Essas águas profundas circumpolares carregam calor dos oceanos Pacífico e Índico, agindo como um agente invisível de transformação. Ao atingir as bases das plataformas de gelo, criam bolsões de instabilidade e ampliam o degelo por baixo, processo ainda pouco mensurado.
Pesquisadores sugerem que essa interação térmica pode acelerar a elevação do nível do mar em décadas futuras. Curiosamente, o padrão de turbulência identificado por Ran indicou que mesmo pequenas variações de temperatura são suficientes para modificar a estrutura do gelo.
- As águas profundas aquecem a base do gelo.
- O derretimento forma cavernas e canais submersos.
- Essas formações fragilizam as plataformas superficiais.
O que o futuro reserva para as pesquisas com submarinos na Antártida?
Mesmo com o desaparecimento do Ran, os resultados coletados abriram caminho para novas missões robóticas.

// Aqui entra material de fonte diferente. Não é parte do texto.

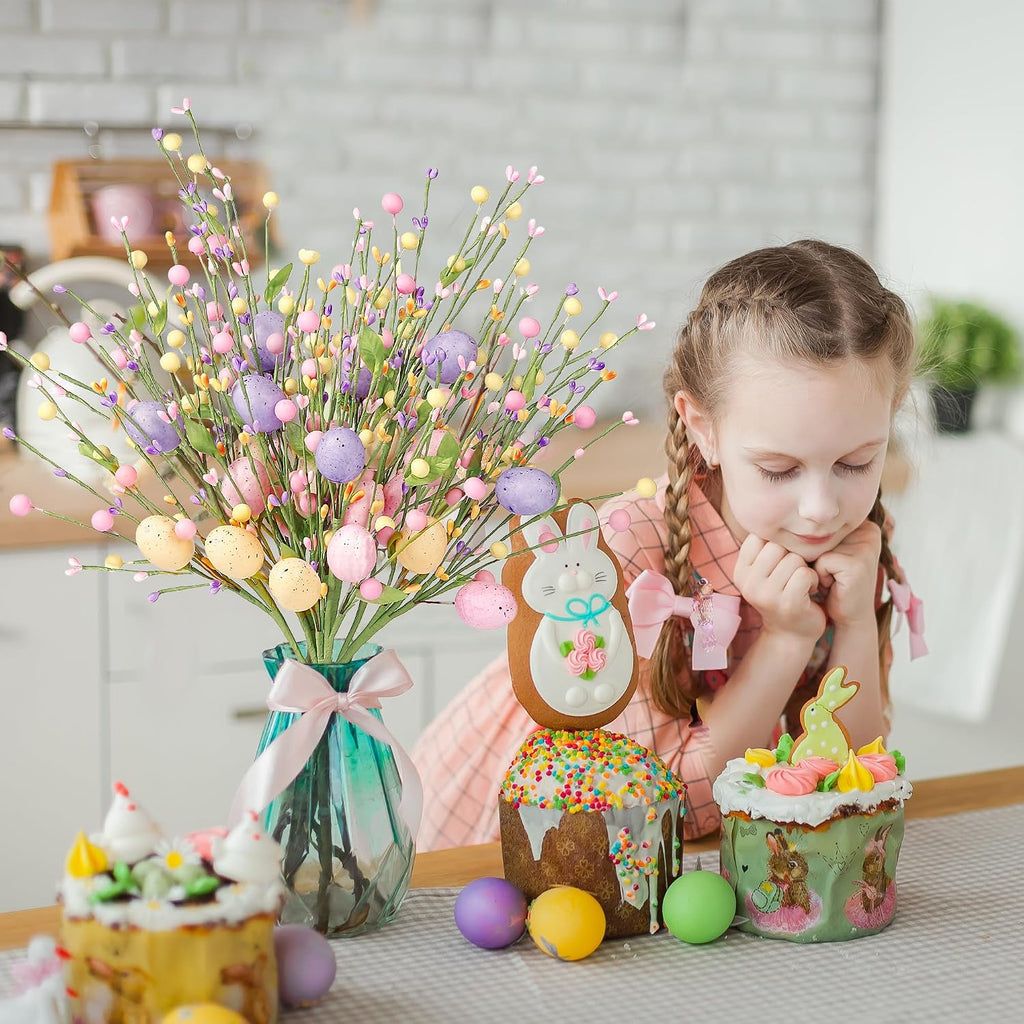 Artificial Easter Stems Spring Berry Picks with Eggs Colorful Berries Leaves Twig Branches Sprays for Easter - Set of 6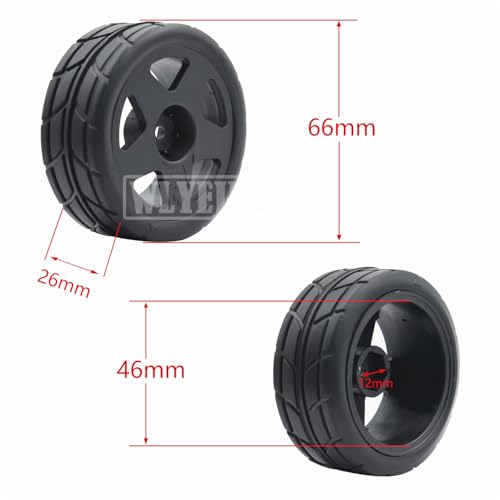 4PCS RC 1/10 On-Road Tires 65mm RC Rubber Tires w/Plastic Wheel Rim 12mm Hex Fit for 1/10 RC On-Road Rally Car HPI Tamiya TT01 TT02 Kyosho Wltoys 144001 - color: Black 5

Cientistas planejam desenvolver versões aprimoradas com sistemas autônomos mais resistentes e comunicação por pulsos acústicos, já que conexões diretas são inviáveis sob o gelo.
Os dados publicados na revista Science revelam que o degelo é muito mais complexo do que se imaginava, desafiando teorias anteriores. Para os pesquisadores, compreender esse processo é vital para prever como o aquecimento global pode impactar o equilíbrio dos oceanos.
Quais desafios persistem na exploração submarina da Antártida?
Trabalhar em um ambiente tão hostil torna a operação de veículos autônomos uma tarefa quase cega. A falta de comunicação em tempo real exige planejamento minucioso e softwares capazes de navegar de forma independente em regiões desconhecidas.
Durante sua missão em 2022, Ran completou 14 mergulhos bem-sucedidos, mas em 2024 desapareceu em sua primeira expedição após a retomada das pesquisas. As teorias variam entre falha mecânica e interferência de criaturas marinhas de grande porte — hipótese ainda não descartada.
Por que substituir o Ran é crucial para o avanço da ciência?
Segundo Anna Wallin, professora de física oceânica e líder da missão, continuar o trabalho iniciado pelo Ran é essencial para entender o futuro das geleiras. Ela afirma que “sem dados de campo, qualquer previsão sobre o derretimento polar se torna apenas especulação”.
Apesar do mistério que envolve seu desaparecimento, o legado do Ran se mantém como símbolo de inovação e coragem científica. Projetos sucessores já estão em andamento, com novas tecnologias de navegação autônoma que prometem ampliar ainda mais os limites da exploração submarina antártica.